▶ **提供テキスト**
────────────────────────────────────────

AIOpsとは?

AIOpsの定義

IT運用のための人工知能(AIOps)は、ビッグデータと機械学習を活用することで、異常検知、イベントの相関付け、インジェスチョン、運用データの処理といったITプロセスを自動化します。

AIOpsでは、インシデントを大規模に検出、把握、調査、解決するために必要な時間と作業を大幅に削減できます。トラブルシューティングの時間を削減できれば、IT部門はより価値の高いタスクやプロジェクトに集中できます。

AIOpsの仕組み

AIOpsは監視を統合し、機械学習と統計分析を追加することで、リアルタイムで脅威を特定し、問題を修正します。一般的には、すべての種類のITデータをまとめて取り込むために、拡張可能なデータプラットフォームが使用されます。これには次のようなデータが含まれます。

  • 履歴データ
  • ログとメトリック
  • パフォーマンスおよびイベントデータ
  • インフラおよびネットワークデータ
  • インシデント関連データ
  • トレースなどのアプリケーションデータ

このデータがすべて一元化され、AIOpsツールは高度な分析と機械学習を適用して、注意が必要な問題を正確に能動的に特定します。現代の組織が生成する膨大な量の未加工のオブザーバビリティデータを分析するには、これらのツールが必要です。多くの場合、アプリケーション、ワークロード、デプロイがクラウド(ハイブリッドまたはマルチクラウド)に分散し、散在し続けているため、このデータは複雑です。

────────────────────────────────────────

▶ **作業指示**
(a) AIOpsの解説文によると、トラブルシューティングの時間を削減できた場合、IT部門は何に集中できるか。
(b) AIOpsの解説文を、最後の文の後から書き継いでください。
この後の行は、AIOpsの解説文とは別の資料です。

────────────────────────────────────────

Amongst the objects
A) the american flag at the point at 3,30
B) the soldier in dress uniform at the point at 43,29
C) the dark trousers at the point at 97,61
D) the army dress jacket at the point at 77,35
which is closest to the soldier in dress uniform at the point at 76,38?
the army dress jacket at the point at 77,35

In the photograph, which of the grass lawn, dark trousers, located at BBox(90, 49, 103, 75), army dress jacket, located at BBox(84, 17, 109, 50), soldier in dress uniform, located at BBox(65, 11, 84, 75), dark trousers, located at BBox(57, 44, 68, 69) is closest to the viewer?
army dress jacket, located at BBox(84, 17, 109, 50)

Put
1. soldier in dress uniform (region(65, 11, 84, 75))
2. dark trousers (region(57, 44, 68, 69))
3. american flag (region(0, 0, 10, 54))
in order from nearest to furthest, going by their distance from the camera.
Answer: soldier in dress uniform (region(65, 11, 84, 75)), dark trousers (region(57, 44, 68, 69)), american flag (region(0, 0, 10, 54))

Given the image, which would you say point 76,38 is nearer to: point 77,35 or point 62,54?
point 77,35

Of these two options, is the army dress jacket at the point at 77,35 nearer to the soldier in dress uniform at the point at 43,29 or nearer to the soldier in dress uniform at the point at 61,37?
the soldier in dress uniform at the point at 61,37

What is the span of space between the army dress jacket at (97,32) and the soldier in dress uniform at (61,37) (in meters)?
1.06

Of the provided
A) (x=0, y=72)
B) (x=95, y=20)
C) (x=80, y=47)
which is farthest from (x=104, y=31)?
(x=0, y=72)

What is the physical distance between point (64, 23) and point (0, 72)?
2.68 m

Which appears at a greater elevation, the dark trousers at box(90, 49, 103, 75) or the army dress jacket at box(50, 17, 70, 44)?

────────────────────────────────────────

▶ **タスク別解答**
(a) より価値の高いタスクやプロジェクトに集中できる。

(b)
AIOpsプラットフォームでは、最新の環境の特徴である複雑さと急速な変化を管理できます。これらのツールを使用すると、IT部門は次のことができるようになります。

  • 重要なアラートを特定する:すべてのイベントが等しく作成されるわけではありません。AIOpsはノイズ(他のすべてのイベント)からシグナル(異常)を分離できます。
  • 根本原因分析を可能にする:AIOpsツールはより大きい問題の兆候を特定し、相関する要因を明らかにし、問題を修正するための解決策を提案します。
  • リアルタイムで監視する:基本的なレベルでは、AIOpsツールは多くの異なるシステムの異常を監視できます。問題が発生した場合は、適切なチームに通知できます。さらに、アラートによってシステム対応をトリガーする自動修正機能を導入することで、さらに一歩踏み込むことができます。自動修正機能を使うと、エンドユーザーが問題の発生を認識する前に、問題を解決できます。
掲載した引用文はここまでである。